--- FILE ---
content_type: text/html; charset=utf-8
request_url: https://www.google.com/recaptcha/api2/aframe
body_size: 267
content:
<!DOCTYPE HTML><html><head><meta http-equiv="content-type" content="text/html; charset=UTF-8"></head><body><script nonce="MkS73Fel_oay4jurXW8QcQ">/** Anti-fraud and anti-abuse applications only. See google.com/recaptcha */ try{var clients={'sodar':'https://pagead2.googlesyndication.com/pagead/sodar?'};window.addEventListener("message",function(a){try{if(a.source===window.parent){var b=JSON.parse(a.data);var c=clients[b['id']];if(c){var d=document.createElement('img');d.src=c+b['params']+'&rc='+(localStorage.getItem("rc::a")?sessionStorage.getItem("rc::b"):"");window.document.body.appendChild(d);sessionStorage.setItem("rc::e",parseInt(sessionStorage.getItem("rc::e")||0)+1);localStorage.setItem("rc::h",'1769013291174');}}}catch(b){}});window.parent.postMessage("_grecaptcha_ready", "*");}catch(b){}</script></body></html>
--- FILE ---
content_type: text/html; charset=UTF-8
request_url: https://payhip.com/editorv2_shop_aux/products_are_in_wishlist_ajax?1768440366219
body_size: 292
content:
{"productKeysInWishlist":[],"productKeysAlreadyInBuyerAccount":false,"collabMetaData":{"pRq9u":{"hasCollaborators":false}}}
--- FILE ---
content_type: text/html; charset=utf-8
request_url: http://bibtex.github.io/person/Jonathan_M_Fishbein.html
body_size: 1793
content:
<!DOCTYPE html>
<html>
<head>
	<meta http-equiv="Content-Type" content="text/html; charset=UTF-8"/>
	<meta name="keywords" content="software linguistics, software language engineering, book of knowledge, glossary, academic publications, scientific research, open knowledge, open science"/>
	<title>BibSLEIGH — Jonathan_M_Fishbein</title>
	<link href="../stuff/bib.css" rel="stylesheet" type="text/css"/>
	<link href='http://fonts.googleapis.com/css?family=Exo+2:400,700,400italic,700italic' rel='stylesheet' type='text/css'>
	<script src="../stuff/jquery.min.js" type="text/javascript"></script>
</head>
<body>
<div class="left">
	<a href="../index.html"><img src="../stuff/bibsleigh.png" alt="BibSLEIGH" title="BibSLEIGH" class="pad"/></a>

* **TRY IT**
For the listing shown above, count the lines that contain the word "stuff" and supply only the result.

* **SOLUTION FOR THIS EXERCISE**
3